The Riverbed Blog (testing)

A blog in search of a tagline

Riverbed’s optimizations for Citrix ICA and other real-time traffic types

Posted by riverbedtest on September 9, 2010

There has been some confusion lately regarding Riverbed's capabilities to optimize thin-client and other real-time traffic types, so in this blog I'd like to summarize all of the different ways that Riverbed enhances the performance of Citrix ICA, RDP, VoIP, and other similar traffic types.

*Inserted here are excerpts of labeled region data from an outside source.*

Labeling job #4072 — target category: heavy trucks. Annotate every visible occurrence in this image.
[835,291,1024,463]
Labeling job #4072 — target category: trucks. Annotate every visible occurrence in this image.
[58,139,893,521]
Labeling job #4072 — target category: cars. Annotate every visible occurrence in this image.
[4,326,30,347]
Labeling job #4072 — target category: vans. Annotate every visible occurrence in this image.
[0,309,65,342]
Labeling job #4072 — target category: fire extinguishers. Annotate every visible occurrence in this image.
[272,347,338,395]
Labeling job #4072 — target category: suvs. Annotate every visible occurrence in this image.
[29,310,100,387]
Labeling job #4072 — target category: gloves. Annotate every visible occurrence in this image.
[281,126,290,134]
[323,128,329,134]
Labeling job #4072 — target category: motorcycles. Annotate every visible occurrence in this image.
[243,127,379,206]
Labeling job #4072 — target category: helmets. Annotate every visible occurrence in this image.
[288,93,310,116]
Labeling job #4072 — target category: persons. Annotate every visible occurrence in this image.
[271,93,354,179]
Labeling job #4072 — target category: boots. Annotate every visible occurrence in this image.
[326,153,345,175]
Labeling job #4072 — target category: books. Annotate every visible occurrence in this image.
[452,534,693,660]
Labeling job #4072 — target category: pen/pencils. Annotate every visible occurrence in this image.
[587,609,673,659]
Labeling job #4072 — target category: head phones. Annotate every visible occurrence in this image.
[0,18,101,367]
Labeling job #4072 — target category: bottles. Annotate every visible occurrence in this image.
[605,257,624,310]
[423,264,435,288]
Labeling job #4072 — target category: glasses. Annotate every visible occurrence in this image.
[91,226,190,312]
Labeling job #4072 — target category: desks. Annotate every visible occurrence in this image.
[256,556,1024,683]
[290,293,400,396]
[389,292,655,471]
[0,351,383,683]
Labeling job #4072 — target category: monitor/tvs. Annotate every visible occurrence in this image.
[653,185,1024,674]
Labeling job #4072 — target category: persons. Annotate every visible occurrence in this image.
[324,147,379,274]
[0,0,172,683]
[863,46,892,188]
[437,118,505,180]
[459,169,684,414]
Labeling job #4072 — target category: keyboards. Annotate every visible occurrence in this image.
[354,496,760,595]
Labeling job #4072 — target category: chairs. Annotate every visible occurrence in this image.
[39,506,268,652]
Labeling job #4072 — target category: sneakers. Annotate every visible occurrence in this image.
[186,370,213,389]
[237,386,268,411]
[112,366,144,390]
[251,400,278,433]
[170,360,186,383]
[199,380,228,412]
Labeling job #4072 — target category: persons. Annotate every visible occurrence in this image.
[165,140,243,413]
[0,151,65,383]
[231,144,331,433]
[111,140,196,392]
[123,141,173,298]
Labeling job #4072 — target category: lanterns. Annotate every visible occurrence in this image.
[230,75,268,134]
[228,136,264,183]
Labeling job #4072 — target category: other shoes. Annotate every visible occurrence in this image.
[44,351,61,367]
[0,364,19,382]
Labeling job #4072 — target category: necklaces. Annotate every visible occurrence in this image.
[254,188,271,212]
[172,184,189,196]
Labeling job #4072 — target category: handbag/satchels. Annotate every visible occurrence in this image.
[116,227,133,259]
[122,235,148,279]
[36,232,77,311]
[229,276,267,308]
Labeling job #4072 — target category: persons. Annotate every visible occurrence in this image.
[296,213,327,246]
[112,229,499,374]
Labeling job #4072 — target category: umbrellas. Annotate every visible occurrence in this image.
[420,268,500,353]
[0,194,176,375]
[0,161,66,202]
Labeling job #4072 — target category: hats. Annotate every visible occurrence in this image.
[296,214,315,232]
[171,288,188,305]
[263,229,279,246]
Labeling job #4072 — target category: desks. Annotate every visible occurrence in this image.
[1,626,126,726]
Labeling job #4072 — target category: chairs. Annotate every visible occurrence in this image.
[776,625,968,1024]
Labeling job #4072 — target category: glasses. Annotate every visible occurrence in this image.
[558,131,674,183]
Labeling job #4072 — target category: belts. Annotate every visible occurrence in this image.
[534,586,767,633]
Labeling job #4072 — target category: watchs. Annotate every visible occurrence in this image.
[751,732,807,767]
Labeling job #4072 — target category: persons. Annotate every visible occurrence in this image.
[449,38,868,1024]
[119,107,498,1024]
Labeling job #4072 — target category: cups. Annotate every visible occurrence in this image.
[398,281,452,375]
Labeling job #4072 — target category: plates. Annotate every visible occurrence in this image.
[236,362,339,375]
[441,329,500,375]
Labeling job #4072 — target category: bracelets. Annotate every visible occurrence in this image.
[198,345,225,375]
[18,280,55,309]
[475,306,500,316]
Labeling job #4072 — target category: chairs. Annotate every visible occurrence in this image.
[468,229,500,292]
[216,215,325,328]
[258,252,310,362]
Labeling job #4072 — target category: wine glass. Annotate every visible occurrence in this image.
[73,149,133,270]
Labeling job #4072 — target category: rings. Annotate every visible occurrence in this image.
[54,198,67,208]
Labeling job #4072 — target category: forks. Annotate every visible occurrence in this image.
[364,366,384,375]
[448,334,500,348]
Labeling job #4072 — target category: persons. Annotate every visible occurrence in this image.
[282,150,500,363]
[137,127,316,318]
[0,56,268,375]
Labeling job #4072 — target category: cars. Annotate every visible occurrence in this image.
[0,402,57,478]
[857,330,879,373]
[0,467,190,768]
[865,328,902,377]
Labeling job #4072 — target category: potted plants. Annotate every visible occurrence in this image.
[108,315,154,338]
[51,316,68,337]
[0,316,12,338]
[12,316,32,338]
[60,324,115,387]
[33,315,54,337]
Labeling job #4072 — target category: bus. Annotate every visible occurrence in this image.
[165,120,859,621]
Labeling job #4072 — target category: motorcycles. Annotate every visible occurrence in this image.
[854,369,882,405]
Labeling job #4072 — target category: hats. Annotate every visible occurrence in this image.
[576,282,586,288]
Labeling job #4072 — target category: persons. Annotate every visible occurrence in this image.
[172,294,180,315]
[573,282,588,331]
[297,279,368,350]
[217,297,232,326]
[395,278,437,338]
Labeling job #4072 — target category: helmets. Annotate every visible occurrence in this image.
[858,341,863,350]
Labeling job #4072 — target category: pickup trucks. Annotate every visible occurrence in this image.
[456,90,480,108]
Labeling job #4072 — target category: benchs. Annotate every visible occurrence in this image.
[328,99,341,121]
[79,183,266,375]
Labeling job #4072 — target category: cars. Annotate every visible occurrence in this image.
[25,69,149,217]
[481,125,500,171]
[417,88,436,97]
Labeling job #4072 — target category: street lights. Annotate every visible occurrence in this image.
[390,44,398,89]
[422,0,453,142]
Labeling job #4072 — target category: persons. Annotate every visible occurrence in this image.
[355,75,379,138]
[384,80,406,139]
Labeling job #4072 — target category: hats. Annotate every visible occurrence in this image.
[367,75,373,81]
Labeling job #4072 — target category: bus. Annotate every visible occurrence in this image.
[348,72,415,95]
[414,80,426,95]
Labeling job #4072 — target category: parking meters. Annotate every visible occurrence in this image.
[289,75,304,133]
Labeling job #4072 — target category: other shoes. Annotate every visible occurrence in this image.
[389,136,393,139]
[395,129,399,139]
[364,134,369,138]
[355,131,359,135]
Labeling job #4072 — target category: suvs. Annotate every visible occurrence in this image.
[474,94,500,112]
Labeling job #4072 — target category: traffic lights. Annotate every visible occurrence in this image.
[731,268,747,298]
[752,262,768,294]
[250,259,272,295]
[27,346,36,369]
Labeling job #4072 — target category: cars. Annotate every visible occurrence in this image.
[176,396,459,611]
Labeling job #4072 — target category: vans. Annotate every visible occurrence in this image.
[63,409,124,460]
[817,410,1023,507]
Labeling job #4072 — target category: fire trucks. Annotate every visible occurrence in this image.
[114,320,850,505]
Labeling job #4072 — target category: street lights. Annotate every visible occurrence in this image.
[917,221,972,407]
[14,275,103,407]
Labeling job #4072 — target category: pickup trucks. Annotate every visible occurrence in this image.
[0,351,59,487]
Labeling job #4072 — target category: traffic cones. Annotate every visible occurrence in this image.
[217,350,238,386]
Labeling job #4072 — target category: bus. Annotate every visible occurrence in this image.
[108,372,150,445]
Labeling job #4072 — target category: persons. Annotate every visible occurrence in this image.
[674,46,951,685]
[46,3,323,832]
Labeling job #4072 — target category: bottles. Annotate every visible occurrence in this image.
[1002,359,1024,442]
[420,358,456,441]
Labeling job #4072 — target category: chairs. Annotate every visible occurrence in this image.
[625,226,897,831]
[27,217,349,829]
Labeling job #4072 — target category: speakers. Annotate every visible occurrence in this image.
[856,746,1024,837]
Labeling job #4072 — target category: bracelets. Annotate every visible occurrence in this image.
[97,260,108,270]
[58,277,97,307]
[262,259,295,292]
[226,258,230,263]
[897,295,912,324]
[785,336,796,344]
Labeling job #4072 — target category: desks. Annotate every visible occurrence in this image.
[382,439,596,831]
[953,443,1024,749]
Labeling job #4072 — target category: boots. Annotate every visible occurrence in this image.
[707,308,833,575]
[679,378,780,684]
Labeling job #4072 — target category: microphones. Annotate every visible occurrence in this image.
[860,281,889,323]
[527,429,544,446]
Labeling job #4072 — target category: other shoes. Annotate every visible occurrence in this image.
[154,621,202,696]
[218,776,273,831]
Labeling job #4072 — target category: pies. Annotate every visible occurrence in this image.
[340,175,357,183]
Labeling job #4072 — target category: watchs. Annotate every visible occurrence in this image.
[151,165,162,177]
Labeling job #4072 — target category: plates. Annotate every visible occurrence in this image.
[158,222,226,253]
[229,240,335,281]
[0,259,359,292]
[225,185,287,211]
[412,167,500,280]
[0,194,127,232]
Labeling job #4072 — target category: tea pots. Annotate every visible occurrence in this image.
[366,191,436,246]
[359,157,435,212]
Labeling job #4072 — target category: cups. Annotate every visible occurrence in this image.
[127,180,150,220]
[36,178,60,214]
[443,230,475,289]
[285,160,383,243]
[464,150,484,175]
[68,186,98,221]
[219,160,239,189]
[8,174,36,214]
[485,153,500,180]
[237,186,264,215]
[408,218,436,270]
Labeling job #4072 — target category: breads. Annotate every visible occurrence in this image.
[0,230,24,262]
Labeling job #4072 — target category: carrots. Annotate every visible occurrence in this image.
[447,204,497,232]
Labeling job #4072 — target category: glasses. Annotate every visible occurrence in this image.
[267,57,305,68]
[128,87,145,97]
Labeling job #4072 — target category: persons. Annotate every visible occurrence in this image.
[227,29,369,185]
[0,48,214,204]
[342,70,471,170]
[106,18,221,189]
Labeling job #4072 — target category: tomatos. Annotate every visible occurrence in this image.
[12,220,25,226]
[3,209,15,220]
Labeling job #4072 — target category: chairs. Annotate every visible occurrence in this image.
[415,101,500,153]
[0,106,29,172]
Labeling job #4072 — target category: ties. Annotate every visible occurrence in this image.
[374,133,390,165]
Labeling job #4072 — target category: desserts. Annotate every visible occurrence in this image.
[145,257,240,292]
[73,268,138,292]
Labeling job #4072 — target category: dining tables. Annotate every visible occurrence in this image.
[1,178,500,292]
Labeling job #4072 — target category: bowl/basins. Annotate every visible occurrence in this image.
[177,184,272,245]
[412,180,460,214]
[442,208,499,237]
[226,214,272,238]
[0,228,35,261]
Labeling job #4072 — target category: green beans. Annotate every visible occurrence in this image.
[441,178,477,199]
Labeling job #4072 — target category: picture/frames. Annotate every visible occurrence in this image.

Numerous Riverbed customers are using Riverbed to deliver significant bandwidth reduction and performance improvements for Citrix ICA and RDP traffic.  Typical data reduction results range from 20% to 60%, while response time improvements vary from 10% to 40%.  Actual results depend on various environmental factors; better data reduction results are generally achieved when a greater number of thin clients access data from a given remote site.  Response time improvements are generally more noticeable when there is pre-existing network congestion and performance issues prior to enabling the Riverbed optimizations.

Riverbed data deduplication capabilities are particularly effective when applied to thin client and other traffic types characterized by small packet sizes because of the granularity of the Steelhead algorithms.  On average, Riverbed is able to identify byte-level commonalities of only 100 bytes.  In contrast, many of Riverbed's competitors use algorithms that can only identify byte-level commonalities of 4KB to 32KB–a huge difference.  In addition, Riverbed Steelheads are able to implement their algorithms entirely in memory when applied to real-time traffic types such as RDP and Citrix ICA, in order to minimize processing latency and avoid adding jitter and latency to the real-time traffic.  Most of Riverbed's competitors lack this capability.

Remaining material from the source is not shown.